* **Ausgangstext**
-------------------------

Es ist absonderlich, tieftraurig wie witzig, schräg gedacht. Kein glattes Stück, kein selbstgefälliges Unter haltungsspiel für ebensolche Zuseher. Ein gelungener Wurf für den steirischen herbst, wenn Avantgarde nicht mit Alter verwechselt, sondern als Geisteshaltung verstanden wird. Der 1941 geborene Urheber hat seinerzeit mit seinen "Gespenstern" einen Skandal provoziert. Empörung ist mittlerweile nahezu "out". Verstörung, Irritation sind das Maximum. An dieser Latte gemessen, kann man zur Produktion des Theaters im Bahnhof festhalten: einigermaßen geschafft! Und so zeigte sich das verwirrte wie amüsierte Publikum anständig bedächtig beim Schlussapplaus.

Herr Bauer, wie hat Ihnen die Aufführung gefallen? "Ich war nicht drinnen." Draußen im Foyer der List-Halle steht der Dichter am Bar-Tresen. Drinnen beim "Foyer" hat sich der Grazer Lokalmatador erst zum Finale gezeigt. Nichts Neues für Wolfgang Bauer. Zum Markenzeichen gewordene Haltung, dass er die Premieren seiner Stücke eher meidet. Doch Stopp, ein bisschen hat er schon hinein gespäht. Bei der Probe. Und findet "den Lorenz Kabas hervorragend".

Spitzweg und Wilhelm Busch geistern durch den Kopf beim Anblick des hageren Schauspielers, der wohlgefällig den Sperrbezirk des Musentempels betritt. Das Niemandsland zwischen Kassa, Toiletten, Garderobe und Theke. Ihn, den Charlie Dodler, den Dichter, dessen Stück von einem "tolldreisten Leben" gerade auf der Bühne spielt, hat man einfach zu kennen. Doch so simpel läuft das auf Erden nicht.

-------------------------

(Daten zur räumlichen Verortung)
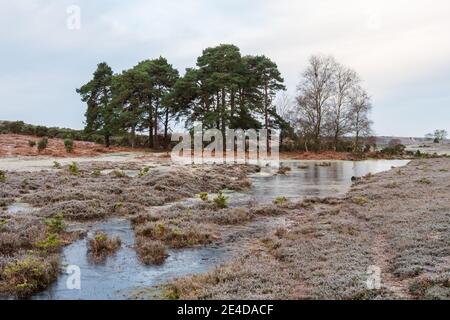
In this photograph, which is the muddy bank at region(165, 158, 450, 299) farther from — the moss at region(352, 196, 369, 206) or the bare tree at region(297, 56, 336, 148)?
the bare tree at region(297, 56, 336, 148)

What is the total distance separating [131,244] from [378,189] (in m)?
13.1

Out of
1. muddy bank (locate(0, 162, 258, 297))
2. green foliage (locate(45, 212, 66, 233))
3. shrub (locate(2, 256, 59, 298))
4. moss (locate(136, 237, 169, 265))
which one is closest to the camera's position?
shrub (locate(2, 256, 59, 298))

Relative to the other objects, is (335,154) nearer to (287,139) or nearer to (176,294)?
(287,139)

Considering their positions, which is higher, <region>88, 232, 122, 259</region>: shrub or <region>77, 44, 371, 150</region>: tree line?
<region>77, 44, 371, 150</region>: tree line

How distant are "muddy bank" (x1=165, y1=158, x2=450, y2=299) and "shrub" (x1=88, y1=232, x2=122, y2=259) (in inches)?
105

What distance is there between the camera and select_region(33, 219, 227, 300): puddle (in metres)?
7.16

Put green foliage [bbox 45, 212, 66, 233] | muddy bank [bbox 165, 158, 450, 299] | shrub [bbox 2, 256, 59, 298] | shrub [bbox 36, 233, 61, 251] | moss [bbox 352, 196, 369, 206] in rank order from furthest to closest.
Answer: moss [bbox 352, 196, 369, 206] → green foliage [bbox 45, 212, 66, 233] → shrub [bbox 36, 233, 61, 251] → shrub [bbox 2, 256, 59, 298] → muddy bank [bbox 165, 158, 450, 299]

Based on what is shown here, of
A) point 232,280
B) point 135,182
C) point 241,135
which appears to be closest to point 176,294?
point 232,280

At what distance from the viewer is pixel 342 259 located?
8.66 m

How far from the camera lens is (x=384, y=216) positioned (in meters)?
13.3

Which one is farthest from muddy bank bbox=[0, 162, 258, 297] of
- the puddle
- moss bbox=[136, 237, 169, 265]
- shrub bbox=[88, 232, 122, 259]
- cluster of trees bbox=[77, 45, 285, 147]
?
cluster of trees bbox=[77, 45, 285, 147]

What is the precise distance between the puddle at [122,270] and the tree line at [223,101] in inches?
1467

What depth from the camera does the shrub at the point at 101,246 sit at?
9.50m

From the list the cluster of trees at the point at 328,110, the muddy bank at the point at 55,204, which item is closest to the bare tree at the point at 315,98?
the cluster of trees at the point at 328,110
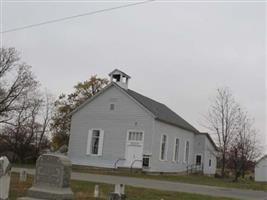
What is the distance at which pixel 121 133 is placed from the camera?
35344mm

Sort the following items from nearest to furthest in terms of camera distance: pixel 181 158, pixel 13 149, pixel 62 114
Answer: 1. pixel 181 158
2. pixel 13 149
3. pixel 62 114

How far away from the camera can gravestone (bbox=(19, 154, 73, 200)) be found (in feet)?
39.1

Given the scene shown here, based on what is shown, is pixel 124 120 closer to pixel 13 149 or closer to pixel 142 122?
pixel 142 122

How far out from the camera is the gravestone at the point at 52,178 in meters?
11.9

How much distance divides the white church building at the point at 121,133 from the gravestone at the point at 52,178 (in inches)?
871

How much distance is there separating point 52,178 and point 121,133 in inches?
916

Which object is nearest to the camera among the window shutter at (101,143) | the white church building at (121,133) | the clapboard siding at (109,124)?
the white church building at (121,133)

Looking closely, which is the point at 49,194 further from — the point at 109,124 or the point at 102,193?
the point at 109,124

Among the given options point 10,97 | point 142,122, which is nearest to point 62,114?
point 10,97

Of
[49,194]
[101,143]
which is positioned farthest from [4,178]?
[101,143]

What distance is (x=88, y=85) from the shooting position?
55812 mm

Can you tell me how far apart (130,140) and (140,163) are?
195cm

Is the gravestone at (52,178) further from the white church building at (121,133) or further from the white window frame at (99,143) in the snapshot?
the white window frame at (99,143)

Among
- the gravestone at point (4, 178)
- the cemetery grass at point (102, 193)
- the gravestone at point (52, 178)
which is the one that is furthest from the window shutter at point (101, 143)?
the gravestone at point (52, 178)
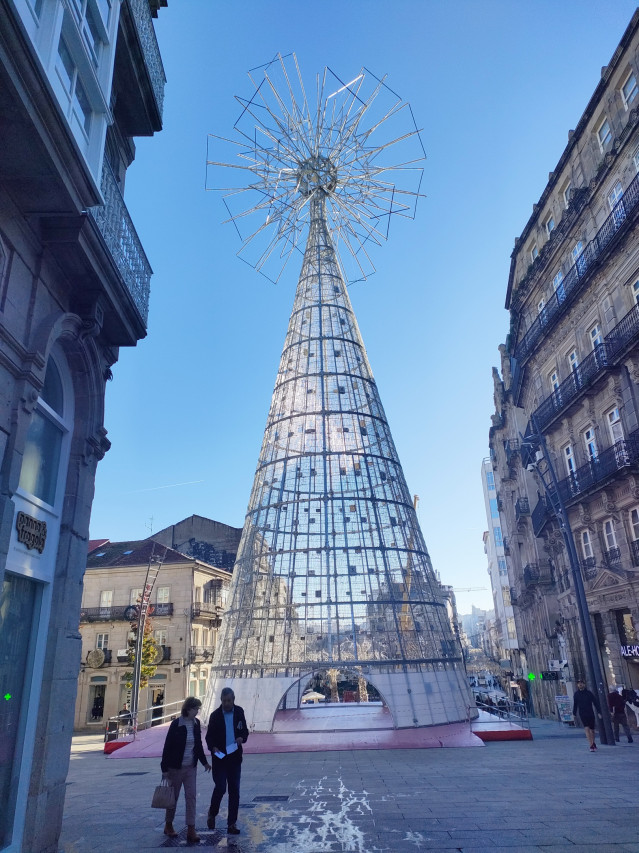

-------------------------

Schreibe aus der Theaterkritik den Abschnitt von "Herr Bauer, wie" bis "auf Erden nicht." wortgetreu ab.

Herr Bauer, wie hat Ihnen die Aufführung gefallen? "Ich war nicht drinnen." Draußen im Foyer der List-Halle steht der Dichter am Bar-Tresen. Drinnen beim "Foyer" hat sich der Grazer Lokalmatador erst zum Finale gezeigt. Nichts Neues für Wolfgang Bauer. Zum Markenzeichen gewordene Haltung, dass er die Premieren seiner Stücke eher meidet. Doch Stopp, ein bisschen hat er schon hinein gespäht. Bei der Probe. Und findet "den Lorenz Kabas hervorragend".

Spitzweg und Wilhelm Busch geistern durch den Kopf beim Anblick des hageren Schauspielers, der wohlgefällig den Sperrbezirk des Musentempels betritt. Das Niemandsland zwischen Kassa, Toiletten, Garderobe und Theke. Ihn, den Charlie Dodler, den Dichter, dessen Stück von einem "tolldreisten Leben" gerade auf der Bühne spielt, hat man einfach zu kennen. Doch so simpel läuft das auf Erden nicht.